On any 5xx or 429, retry with exponential backoff. Capped at, say, 5 retries with a base of 1 second and a max of 60. Always respect Retry-After when present it’s better than your backoff math.
import time, requests
def post_with_retry(url, **kw):
    for attempt in range(5):
        r = requests.post(url, **kw)
        if r.status_code == 429:
            wait = int(r.headers.get('Retry-After', 2 ** attempt))
            time.sleep(wait)
            continue
        if r.status_code >= 500:
            time.sleep(2 ** attempt)
            continue
        return r
    r.raise_for_status()
Bucket A allows bursts up to 60 req. If you’ve been idle, you can fire 60 in a second. After that the leaky bucket refills at 10/s. So a for loop firing 100 requests will burst the first 60, then receive 429s for the next 40 until enough time has passed.Cleaner: just paced the loop at one request per 100 ms. Predictable and never trips the limiter.
Bucket D is 60/min with a tighter burst of 5. Parallel uploads in excess of 5 will start receiving 429s. Cap your upload concurrency at ~5 and queue the rest. The math:
  • 5 simultaneous uploads, each 30 seconds → cycle every ~30 s.
  • In one minute you can clear ~10 uploads at 5x concurrency.
  • 60 rpm bucket gives you headroom for 60 uploads in a minute, provided you don’t spike the burst.
There are no public-API webhooks today, so partners sometimes poll. For a status-check loop:
  • Poll every 5 minutes for slow-moving state (e.g., counter-offers).
  • Poll every 30 seconds for state that should change quickly.
  • Never poll faster than 1/sec.
All of these stay well within the 10/s sustained rate of bucket A.

Visibility

  • Every 429 includes a Retry-After header. That’s your primary signal.
  • Every failed auth (401s on /public/v1/*) consumes bucket B. If your ERP is hammering with a wrong key, you’ll start getting 429s on top of the 401s. Fix the key.
  • Mint and rotation calls hit bucket C. A misbehaving CI job that re-mints keys in a loop will trip this within a minute.

What’s NOT rate-limited

  • Anything authenticated with a JWT. Web app, internal scripts that use a Supabase JWT, etc. Out of scope for this limiter.
  • Successful requests by an org’s other keys. Bucket A is per individual key. If your org has three keys, each gets its own 600 rpm.
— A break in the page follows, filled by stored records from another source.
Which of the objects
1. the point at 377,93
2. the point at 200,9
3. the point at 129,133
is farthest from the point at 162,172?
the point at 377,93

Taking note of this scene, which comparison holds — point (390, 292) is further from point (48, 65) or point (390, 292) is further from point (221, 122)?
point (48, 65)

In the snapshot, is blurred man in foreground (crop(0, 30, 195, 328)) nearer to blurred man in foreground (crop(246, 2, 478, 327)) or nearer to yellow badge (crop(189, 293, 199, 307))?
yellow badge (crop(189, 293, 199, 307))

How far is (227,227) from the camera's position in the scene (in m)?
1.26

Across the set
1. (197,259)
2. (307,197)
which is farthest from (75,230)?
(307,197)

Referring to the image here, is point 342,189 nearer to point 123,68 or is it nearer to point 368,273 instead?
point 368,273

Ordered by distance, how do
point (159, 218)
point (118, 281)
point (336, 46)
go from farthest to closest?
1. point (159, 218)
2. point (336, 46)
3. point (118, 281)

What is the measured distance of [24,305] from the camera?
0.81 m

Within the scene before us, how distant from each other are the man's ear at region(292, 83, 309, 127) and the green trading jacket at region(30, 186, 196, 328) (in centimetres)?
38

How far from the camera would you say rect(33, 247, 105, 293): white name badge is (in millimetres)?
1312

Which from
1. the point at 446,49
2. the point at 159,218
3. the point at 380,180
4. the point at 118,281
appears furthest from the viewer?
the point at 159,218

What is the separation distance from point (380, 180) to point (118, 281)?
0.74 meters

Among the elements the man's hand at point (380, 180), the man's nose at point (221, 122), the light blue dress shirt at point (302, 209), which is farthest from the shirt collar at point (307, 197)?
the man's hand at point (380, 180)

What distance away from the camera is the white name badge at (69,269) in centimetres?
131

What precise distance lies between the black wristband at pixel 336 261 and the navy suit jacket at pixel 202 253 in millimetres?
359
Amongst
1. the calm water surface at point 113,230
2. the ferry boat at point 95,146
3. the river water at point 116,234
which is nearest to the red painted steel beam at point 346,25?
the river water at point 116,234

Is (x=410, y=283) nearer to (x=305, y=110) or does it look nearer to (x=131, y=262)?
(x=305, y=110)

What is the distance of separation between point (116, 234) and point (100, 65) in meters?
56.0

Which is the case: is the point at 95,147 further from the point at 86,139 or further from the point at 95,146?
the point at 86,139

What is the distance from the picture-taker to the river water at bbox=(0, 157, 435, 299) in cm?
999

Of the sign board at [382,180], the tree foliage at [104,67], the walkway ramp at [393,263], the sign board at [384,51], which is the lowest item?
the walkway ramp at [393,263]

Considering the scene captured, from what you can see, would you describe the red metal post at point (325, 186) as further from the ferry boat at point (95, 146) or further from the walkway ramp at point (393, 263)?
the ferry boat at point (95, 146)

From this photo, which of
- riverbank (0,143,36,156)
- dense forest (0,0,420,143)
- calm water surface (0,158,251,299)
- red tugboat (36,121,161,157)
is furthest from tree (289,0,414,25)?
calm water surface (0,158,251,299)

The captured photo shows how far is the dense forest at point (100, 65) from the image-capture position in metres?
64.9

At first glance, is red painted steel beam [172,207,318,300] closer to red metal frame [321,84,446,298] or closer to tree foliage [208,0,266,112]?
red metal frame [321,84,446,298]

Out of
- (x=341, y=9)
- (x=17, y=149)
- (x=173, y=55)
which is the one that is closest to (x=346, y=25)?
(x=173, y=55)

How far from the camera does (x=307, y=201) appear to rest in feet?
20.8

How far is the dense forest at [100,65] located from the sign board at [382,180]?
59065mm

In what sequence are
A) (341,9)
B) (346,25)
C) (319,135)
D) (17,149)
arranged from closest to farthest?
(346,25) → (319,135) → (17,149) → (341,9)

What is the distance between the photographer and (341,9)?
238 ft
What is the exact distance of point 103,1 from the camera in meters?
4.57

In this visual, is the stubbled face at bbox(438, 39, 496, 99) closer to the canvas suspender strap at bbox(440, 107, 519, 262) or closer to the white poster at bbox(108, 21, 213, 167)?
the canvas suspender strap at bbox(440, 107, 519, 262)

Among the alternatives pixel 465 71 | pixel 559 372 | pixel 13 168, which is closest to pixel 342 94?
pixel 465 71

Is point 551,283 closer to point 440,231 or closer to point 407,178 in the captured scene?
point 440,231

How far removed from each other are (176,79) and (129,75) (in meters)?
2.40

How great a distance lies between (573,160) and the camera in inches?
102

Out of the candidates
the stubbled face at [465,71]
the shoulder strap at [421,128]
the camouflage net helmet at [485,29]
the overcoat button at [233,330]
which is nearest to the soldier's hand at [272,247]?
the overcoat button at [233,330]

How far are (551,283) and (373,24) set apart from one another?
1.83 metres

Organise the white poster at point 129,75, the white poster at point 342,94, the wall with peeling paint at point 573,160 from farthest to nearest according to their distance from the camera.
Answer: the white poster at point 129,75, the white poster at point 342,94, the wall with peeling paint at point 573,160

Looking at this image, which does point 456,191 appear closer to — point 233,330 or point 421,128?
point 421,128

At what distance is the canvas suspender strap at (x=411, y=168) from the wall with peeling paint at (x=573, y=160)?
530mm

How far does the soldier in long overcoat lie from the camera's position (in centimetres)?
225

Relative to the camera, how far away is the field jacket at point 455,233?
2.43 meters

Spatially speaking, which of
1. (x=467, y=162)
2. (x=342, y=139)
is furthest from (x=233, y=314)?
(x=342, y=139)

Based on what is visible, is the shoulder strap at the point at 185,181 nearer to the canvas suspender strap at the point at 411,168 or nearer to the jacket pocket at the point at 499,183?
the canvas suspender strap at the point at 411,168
When the platform behavior changes

The numbers above are the production defaults. We may raise the limits for specific partners on request email support@teardowns.aero with the integration name and a sense of the traffic you expect. We’re unlikely to lower the limits without notice; if we ever did, you’d hear about it via the changelog and via direct email if you’re an active integration.

Implementation note

We use slowapi (a FastAPI rate-limit middleware) with a custom key-func that reads the bearer token directly from the Authorization header. UI traffic without a tdao_live_ prefix is exempt. Counts are held in-memory per process with N worker processes the effective limit per key per minute is N × the configured value (worst case). For the 600 rpm default that’s not a meaningful difference in practice.